Moreover, the appellant was well aware that a refund was being sought. The notes of testimony reflect, and the trial court found, that appellant’s Borough manager knew back in 1971 that appellee had requested a refund. Also, various other members of the Borough council testified that they were aware of the appellee’s claim for a refund. All of the findings are well documented in the record. Therefore, we, as well as the trial court, the Honorable Leonard Sugarman, are “unalterably convinced that Agnew, as a reasonable man having the repeated assurances from the Borough manager that Agnew would be repaid the permit fee ... would indeed be lulled into a false sense of security and delay filing a formal claim with the Borough or filing suit to recover the permit fee.” (Trial court opinion at 29-30).
In the alternative, the appellant contends that the trial court erred when it found that it was estopped from raising the two-year limitation period as a bar to appellee’s action, because the pleadings contain no averment of estop*438pel or fraud as required by Pa.R.C.P. No. 1019(b). A review of the complaint and reply to new matter reveal that the appellant has pled estoppel. Equitable estoppel is a matter of fundamental fairness whose purpose is to prevent a party from assuming a position to another’s disadvantage inconsistent with a previously taken position which induced the other party to believe that certain facts existed and, in such case, the party is estopped from denying its repudiating acts. Big Beaver Falls Area School District v. Cucinelli, 112 Pa.Commonwealth Ct. 341, 535 A.2d 1205 (1988). Again, the record is replete with instances of the appellant’s awareness of the appellee’s pending claim. Furthermore, this argument is totally inconsistent with the action of appellant’s representatives who assured appellee a refund would be coming.
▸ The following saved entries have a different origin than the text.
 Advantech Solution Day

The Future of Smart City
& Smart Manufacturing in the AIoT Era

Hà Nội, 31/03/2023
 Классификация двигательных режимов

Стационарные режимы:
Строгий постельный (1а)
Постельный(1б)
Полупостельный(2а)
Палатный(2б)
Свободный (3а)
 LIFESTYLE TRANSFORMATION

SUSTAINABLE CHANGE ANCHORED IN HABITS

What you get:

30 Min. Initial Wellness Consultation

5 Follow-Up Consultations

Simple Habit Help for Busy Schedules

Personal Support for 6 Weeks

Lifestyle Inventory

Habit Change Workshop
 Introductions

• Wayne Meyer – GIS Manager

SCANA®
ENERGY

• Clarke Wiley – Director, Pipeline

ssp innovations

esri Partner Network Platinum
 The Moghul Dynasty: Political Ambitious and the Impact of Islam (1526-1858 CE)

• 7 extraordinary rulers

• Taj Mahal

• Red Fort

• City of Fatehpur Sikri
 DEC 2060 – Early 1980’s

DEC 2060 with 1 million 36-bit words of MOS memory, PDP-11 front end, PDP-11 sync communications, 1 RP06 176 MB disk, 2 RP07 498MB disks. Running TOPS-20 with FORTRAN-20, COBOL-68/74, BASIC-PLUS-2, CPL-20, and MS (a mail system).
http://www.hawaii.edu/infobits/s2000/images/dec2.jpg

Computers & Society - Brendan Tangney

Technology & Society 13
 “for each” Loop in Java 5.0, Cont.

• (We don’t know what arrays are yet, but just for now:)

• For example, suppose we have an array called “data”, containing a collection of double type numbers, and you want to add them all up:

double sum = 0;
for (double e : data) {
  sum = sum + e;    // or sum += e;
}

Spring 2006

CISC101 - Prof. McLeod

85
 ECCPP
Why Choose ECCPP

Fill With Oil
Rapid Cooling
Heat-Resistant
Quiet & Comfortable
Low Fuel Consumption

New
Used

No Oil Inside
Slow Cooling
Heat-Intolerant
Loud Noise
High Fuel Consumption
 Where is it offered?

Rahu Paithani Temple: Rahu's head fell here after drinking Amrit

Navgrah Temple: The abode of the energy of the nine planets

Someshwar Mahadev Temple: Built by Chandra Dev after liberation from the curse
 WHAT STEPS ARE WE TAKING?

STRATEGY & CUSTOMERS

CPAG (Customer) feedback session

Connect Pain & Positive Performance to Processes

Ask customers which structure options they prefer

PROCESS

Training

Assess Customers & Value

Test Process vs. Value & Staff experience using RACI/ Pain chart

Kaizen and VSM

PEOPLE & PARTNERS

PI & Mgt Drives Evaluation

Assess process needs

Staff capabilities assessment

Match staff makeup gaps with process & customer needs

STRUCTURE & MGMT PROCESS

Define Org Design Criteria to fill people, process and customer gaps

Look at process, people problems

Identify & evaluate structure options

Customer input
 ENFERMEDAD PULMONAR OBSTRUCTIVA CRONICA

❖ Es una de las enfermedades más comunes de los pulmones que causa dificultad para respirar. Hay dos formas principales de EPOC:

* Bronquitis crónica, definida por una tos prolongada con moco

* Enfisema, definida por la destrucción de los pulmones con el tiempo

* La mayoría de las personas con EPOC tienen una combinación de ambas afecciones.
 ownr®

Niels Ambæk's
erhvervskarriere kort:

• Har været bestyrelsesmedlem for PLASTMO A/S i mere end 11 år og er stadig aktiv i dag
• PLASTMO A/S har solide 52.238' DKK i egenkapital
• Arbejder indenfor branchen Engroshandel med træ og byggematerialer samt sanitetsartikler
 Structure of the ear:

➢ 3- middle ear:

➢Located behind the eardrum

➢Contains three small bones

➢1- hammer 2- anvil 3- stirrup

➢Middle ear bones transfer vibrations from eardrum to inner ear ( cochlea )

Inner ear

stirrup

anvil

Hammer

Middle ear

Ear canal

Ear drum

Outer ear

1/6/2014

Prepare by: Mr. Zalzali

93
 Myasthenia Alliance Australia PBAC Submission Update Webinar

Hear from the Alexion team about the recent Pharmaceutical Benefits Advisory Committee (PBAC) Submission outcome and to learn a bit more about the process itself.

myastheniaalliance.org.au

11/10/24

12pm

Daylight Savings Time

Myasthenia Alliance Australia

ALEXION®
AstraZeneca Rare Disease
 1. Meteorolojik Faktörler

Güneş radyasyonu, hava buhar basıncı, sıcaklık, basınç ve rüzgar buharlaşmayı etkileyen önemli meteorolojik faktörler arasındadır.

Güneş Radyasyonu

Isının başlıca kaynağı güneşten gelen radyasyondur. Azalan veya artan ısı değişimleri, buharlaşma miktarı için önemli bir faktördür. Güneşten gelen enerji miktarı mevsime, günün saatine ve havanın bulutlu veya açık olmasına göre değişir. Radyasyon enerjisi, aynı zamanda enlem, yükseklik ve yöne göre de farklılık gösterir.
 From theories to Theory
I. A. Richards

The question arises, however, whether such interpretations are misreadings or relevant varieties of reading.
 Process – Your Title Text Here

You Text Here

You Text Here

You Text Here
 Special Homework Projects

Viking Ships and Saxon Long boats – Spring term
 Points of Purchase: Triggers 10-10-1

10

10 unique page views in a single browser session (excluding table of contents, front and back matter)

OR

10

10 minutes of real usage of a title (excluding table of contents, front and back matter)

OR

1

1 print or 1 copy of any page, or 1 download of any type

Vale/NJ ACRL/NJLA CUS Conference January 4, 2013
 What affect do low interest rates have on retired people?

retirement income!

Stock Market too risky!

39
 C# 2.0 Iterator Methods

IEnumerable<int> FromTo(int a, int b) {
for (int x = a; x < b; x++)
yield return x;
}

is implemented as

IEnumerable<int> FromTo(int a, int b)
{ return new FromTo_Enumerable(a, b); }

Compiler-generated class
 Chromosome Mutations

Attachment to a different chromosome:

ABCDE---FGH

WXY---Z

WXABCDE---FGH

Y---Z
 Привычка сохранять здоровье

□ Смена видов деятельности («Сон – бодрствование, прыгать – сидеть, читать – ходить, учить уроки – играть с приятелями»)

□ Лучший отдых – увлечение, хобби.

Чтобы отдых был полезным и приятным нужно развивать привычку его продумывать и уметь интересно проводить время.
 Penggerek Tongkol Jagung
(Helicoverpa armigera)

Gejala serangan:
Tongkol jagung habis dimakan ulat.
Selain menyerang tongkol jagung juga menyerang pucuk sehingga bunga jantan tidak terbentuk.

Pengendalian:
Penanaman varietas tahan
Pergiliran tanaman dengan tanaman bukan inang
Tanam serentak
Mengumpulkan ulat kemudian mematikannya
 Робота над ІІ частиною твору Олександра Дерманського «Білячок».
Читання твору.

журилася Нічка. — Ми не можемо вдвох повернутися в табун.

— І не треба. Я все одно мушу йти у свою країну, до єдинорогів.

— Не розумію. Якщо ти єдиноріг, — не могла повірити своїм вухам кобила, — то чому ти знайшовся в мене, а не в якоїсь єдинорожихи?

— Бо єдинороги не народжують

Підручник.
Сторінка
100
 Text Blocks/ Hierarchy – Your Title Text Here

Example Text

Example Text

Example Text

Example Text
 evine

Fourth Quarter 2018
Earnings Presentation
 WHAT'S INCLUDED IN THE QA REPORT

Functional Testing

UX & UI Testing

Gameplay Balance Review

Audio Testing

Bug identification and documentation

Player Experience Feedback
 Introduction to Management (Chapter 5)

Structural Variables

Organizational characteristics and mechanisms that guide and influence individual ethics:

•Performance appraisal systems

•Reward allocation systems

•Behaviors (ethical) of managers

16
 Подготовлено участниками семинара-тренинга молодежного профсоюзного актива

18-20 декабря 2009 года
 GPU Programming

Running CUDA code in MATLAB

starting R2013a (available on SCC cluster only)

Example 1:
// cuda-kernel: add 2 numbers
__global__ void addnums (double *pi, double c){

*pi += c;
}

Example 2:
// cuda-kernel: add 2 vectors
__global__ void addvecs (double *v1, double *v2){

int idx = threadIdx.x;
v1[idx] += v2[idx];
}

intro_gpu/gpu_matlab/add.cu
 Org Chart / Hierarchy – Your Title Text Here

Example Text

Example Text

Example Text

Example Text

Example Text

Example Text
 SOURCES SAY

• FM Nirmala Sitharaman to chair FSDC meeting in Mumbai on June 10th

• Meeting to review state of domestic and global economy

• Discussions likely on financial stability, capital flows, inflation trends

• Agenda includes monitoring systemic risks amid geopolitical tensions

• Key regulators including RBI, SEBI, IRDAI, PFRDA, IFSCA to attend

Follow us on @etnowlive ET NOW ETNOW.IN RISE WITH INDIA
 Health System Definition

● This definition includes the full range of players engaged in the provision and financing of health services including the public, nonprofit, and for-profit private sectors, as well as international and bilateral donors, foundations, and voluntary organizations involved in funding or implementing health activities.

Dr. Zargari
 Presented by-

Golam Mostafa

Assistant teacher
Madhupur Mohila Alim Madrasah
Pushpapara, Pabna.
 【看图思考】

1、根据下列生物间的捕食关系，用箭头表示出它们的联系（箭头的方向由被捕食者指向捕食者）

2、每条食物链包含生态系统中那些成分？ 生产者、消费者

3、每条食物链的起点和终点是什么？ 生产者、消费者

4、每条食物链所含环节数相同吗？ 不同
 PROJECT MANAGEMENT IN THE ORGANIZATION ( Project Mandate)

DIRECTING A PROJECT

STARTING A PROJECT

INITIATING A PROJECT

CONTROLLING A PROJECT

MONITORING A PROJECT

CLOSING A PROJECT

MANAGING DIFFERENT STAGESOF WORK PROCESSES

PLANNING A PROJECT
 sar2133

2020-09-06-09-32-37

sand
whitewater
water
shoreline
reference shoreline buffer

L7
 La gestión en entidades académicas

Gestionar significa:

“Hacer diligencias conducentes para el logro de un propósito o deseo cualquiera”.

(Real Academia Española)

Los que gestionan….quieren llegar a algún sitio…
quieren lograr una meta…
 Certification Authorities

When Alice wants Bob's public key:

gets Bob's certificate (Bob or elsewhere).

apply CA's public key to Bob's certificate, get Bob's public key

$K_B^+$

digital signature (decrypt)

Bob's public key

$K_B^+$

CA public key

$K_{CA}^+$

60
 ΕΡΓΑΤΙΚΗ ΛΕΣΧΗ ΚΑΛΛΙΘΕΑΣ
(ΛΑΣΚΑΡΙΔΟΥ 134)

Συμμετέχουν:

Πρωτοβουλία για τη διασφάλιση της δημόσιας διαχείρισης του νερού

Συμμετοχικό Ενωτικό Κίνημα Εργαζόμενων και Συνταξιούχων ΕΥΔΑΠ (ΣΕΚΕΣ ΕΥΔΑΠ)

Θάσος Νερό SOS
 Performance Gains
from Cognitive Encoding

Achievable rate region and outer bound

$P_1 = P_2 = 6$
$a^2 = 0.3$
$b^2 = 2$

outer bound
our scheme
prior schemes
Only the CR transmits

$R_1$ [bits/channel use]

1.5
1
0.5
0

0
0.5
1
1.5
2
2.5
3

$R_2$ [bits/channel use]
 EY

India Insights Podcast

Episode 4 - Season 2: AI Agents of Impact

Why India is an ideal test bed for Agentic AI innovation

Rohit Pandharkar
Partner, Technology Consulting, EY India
The appellant next contends that the appellee was unwise in having relied upon the representations made by the appellant’s officials. In essence, appellant is arguing that the individuals that the appellee had contact with lacked the authority to issue a refund. This argument is meritless. The appellee’s representative spoke to the Borough council president and numerous other officials who were responsible for appropriations and expenditures.
Lastly, the appellant argues that to be entitled to statutory interest, Ordinance No. 187 must have first been ruled invalid and Ordinance No. 187 was never ruled invalid, nor challenged in court. This ordinance, however, was revoked, thereby entitling appellee to a refund of its permit fee. Additionally, this argument was not raised under Pa.R.C.P. No. 227.1 in the form of a post-trial motion so is, therefore, waived.
Accordingly, the order of the trial court is affirmed.
ORDER
AND NOW, this 22nd day of February, 1990, the order of the Court of Common Pleas of Chester County in the above-captioned matter is affirmed.
. Section 806.1 of the Fiscal Code, Act of April 9, 1929, P.L. 343, as amended, 72 P.S. § 806.1.
. This section was amended on December 17, 1986, effective July 1, 1987, extending the time period in which to file a claim from two years to three years. However, for our purposes, the two-year time period applies.